Goal of the exercise
Return every one of the entries below word for word, keeping each line unchanged.

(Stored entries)
-----

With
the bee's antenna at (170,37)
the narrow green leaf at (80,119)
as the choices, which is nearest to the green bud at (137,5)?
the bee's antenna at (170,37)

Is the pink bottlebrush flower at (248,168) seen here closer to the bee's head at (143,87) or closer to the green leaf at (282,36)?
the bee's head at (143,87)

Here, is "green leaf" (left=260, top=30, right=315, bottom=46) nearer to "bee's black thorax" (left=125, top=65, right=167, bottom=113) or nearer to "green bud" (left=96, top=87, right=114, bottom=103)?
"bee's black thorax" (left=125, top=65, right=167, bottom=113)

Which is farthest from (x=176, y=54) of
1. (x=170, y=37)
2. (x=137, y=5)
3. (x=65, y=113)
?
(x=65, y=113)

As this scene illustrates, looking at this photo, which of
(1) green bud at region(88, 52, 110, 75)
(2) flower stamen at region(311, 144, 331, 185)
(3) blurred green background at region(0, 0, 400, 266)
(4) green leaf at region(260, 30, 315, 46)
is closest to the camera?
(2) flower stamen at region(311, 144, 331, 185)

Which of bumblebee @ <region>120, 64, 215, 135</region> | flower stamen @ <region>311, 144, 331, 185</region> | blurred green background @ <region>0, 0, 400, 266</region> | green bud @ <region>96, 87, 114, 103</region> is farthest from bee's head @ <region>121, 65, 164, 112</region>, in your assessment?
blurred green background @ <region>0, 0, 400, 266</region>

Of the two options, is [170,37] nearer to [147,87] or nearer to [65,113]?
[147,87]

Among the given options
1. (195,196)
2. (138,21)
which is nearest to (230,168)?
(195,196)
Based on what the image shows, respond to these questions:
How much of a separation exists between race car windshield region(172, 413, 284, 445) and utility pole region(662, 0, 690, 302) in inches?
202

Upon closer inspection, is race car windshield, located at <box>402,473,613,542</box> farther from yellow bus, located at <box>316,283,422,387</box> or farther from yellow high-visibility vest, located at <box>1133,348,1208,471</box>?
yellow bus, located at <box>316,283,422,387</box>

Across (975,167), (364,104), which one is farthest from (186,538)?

-----

Task output
With
the bee's antenna at (170,37)
the narrow green leaf at (80,119)
as the choices, which is nearest to the green bud at (137,5)?
the bee's antenna at (170,37)

Is the pink bottlebrush flower at (248,168) seen here closer to the bee's head at (143,87) or closer to the green leaf at (282,36)?
the bee's head at (143,87)

Here, is "green leaf" (left=260, top=30, right=315, bottom=46) nearer to "bee's black thorax" (left=125, top=65, right=167, bottom=113) or nearer to "green bud" (left=96, top=87, right=114, bottom=103)?
"bee's black thorax" (left=125, top=65, right=167, bottom=113)

Which is farthest from (x=176, y=54) of
1. (x=170, y=37)
2. (x=137, y=5)
3. (x=65, y=113)
?
(x=65, y=113)

As this scene illustrates, looking at this photo, which of
(1) green bud at region(88, 52, 110, 75)
(2) flower stamen at region(311, 144, 331, 185)
(3) blurred green background at region(0, 0, 400, 266)
(4) green leaf at region(260, 30, 315, 46)
is closest to the camera?
(2) flower stamen at region(311, 144, 331, 185)

Which of bumblebee @ <region>120, 64, 215, 135</region> | flower stamen @ <region>311, 144, 331, 185</region> | blurred green background @ <region>0, 0, 400, 266</region> | green bud @ <region>96, 87, 114, 103</region> is farthest from bee's head @ <region>121, 65, 164, 112</region>, in your assessment?
blurred green background @ <region>0, 0, 400, 266</region>

Of the two options, is [170,37] nearer to [147,87] or nearer to [65,113]?
[147,87]

Among the given options
1. (195,196)
2. (138,21)
which is nearest to (230,168)?
(195,196)
Based on what the image shows, respond to these questions:
How much of a separation exists between race car windshield region(172, 413, 284, 445) and utility pole region(662, 0, 690, 302) in inches?
202

Upon closer inspection, is race car windshield, located at <box>402,473,613,542</box> farther from yellow bus, located at <box>316,283,422,387</box> or farther from yellow high-visibility vest, located at <box>1133,348,1208,471</box>?
yellow bus, located at <box>316,283,422,387</box>

Across (975,167), (364,104), which one is farthest from (186,538)?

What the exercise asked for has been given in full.